**EXERCISE**
Rewrite the data as a Markdown table with the columns Row and Line, starting at the line that contains "Above or below —" and ending at the last line of the data. Include only those lines, number each row, and leave out blank lines.

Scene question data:
··········
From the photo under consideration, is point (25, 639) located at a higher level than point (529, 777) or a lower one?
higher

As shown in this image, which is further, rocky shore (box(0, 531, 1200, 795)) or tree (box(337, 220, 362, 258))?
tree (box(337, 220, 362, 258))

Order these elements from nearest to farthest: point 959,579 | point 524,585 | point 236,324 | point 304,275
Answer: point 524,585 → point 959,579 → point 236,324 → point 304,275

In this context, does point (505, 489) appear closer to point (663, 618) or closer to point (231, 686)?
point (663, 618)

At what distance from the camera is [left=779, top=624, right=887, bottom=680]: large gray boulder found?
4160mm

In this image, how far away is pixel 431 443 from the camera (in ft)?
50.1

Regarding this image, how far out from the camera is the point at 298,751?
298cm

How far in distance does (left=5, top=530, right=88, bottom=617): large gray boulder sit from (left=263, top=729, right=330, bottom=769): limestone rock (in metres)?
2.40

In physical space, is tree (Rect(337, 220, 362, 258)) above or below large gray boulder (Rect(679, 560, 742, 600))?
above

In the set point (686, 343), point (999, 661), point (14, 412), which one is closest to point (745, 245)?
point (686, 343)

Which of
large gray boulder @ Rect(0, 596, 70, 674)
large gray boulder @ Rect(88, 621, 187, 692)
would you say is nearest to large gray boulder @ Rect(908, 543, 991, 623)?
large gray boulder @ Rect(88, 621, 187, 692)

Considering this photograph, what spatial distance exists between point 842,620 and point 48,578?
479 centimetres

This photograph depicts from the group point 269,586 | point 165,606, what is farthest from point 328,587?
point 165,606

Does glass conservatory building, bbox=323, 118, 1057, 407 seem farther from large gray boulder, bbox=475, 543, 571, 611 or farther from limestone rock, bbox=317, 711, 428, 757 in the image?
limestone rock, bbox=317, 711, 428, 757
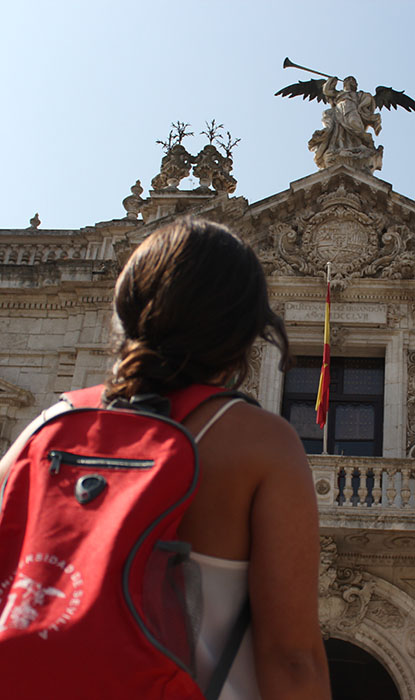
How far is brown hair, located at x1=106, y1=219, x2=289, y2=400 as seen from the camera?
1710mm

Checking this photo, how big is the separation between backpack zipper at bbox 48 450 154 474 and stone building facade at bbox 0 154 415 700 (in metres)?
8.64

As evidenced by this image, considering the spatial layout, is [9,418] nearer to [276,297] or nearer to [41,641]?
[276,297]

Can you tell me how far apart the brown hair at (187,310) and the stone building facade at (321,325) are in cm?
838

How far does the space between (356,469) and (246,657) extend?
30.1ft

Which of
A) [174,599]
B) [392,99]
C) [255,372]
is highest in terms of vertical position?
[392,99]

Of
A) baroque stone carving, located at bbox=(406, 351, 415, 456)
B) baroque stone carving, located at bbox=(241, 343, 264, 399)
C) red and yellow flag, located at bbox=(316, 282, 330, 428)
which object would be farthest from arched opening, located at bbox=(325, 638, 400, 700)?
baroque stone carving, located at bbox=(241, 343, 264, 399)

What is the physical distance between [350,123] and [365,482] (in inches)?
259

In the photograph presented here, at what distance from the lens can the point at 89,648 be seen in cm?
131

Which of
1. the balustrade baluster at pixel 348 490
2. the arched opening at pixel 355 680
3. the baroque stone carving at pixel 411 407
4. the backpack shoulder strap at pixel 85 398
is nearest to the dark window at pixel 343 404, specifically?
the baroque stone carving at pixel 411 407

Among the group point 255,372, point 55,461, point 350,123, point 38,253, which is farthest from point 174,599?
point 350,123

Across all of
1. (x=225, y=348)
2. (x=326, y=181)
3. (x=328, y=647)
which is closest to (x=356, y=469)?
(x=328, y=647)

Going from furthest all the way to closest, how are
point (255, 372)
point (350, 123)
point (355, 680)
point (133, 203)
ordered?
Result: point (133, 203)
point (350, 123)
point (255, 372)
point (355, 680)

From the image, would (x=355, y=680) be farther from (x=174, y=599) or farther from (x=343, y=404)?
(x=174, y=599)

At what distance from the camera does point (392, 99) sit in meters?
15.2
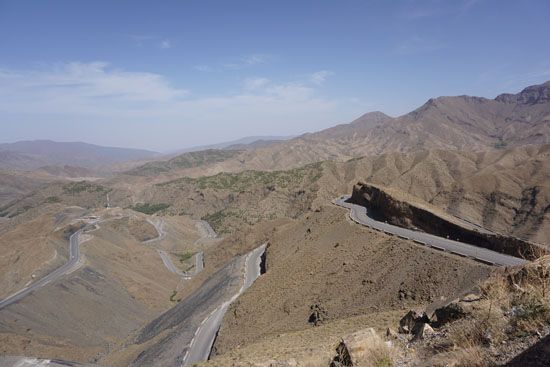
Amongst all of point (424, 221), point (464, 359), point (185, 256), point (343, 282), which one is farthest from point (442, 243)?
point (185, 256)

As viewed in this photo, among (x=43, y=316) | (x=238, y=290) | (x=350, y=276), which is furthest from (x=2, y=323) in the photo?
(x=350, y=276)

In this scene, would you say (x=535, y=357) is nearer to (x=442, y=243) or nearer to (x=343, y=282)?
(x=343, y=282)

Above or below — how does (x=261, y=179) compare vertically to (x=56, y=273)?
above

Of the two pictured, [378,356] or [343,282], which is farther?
··········
**COMPLETE OUTPUT**
| Row | Line |
|---|---|
| 1 | Above or below — how does (x=261, y=179) compare vertically to (x=56, y=273)? |
| 2 | above |
| 3 | Of the two pictured, [378,356] or [343,282], which is farther? |